EXERCISE OBJECTIVE
Rewrite the records from the line with "Out of the choices" through the end of the records, changing "gravestone" to "headstone" and keeping everything else unchanged.

####

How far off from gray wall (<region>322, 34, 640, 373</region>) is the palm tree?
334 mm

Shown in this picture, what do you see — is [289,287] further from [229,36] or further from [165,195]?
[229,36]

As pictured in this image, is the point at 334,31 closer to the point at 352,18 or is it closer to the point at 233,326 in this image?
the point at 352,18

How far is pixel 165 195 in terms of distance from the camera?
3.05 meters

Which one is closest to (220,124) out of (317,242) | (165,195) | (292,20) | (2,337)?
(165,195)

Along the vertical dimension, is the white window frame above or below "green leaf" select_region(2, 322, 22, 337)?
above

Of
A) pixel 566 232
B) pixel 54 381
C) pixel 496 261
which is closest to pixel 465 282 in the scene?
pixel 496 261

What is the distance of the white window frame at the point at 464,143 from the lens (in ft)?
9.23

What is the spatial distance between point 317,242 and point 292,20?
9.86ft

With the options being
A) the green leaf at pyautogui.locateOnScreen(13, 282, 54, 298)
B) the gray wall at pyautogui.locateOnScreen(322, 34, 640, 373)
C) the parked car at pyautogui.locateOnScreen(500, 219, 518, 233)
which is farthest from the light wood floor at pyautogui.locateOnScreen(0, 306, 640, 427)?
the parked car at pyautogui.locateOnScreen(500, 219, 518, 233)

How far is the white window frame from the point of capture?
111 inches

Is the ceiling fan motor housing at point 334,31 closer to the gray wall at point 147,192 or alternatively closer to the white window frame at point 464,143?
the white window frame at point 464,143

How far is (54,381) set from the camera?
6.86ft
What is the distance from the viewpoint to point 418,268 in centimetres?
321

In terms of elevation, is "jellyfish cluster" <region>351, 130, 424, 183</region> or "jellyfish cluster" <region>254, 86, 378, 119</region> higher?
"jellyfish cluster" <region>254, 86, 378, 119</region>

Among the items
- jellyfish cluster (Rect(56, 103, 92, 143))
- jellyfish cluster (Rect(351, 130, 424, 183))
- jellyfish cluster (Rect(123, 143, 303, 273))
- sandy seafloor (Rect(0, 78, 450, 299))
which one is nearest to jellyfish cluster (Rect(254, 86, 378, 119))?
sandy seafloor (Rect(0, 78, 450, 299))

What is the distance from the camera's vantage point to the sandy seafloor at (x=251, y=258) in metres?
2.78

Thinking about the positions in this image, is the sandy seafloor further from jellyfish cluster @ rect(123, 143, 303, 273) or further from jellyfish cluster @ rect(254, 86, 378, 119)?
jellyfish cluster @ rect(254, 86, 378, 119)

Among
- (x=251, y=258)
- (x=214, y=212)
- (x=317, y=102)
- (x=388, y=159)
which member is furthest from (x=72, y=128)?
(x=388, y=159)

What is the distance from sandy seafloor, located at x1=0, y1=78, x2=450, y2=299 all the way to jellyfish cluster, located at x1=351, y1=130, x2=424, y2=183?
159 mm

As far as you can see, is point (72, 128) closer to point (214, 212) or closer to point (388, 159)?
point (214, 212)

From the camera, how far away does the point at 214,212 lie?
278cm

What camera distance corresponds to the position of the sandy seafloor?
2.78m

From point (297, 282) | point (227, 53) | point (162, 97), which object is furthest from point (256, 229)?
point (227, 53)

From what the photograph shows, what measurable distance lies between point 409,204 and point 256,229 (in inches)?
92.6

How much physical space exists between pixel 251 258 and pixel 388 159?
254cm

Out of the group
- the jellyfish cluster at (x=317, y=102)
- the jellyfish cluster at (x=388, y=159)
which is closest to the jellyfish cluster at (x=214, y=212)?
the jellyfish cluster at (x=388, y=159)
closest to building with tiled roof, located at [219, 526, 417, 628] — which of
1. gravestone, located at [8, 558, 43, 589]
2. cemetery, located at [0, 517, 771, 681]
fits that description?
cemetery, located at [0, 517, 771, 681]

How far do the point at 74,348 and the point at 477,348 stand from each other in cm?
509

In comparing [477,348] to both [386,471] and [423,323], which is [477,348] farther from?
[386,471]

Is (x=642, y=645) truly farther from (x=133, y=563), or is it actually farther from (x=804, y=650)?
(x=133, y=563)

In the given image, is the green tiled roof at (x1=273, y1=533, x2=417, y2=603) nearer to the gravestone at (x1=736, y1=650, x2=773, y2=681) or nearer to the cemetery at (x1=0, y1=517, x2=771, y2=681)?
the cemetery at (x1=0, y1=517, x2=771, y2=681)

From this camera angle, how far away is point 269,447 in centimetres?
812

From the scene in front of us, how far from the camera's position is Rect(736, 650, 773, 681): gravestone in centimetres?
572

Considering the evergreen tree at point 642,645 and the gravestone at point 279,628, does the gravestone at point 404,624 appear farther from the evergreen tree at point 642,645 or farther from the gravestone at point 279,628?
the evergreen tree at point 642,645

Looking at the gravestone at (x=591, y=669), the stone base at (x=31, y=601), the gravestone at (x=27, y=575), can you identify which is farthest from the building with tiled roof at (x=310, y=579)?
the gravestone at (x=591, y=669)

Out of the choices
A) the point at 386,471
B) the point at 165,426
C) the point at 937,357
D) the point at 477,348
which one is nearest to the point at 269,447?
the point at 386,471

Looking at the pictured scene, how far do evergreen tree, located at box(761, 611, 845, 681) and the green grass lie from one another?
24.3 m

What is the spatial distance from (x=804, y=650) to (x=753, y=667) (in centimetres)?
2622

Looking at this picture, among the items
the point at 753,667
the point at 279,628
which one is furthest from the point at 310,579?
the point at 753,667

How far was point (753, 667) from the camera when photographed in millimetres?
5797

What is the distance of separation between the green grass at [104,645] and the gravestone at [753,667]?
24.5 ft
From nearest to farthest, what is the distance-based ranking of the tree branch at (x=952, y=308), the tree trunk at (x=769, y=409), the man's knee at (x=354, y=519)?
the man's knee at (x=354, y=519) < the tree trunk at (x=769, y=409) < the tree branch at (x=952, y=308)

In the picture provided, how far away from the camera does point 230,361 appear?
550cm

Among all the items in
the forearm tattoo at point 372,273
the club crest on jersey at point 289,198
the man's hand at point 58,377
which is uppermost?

####

OUTPUT BELOW
Out of the choices
A) the point at 386,471
B) the point at 165,426
C) the point at 937,357
D) the point at 477,348
which one is nearest to the point at 269,447?
the point at 386,471

Looking at the pictured scene, how far do evergreen tree, located at box(761, 611, 845, 681) and the green grass lie from one another?
24.3 m

What is the spatial distance from (x=804, y=650) to (x=753, y=667) (in centimetres)?
2622

Looking at this picture, among the items
the point at 753,667
the point at 279,628
which one is furthest from the point at 310,579?
the point at 753,667

How far was point (753, 667) from the camera when photographed in millimetres?
5797

What is the distance of separation between the green grass at [104,645] and the headstone at [753,667]?
24.5 ft
From nearest to farthest, what is the distance-based ranking of the tree branch at (x=952, y=308), the tree trunk at (x=769, y=409), the man's knee at (x=354, y=519)?
the man's knee at (x=354, y=519) < the tree trunk at (x=769, y=409) < the tree branch at (x=952, y=308)

In the picture provided, how far away from the camera does point 230,361 appear?
550cm

Among all the items in
the forearm tattoo at point 372,273
the club crest on jersey at point 289,198
the man's hand at point 58,377
which is uppermost?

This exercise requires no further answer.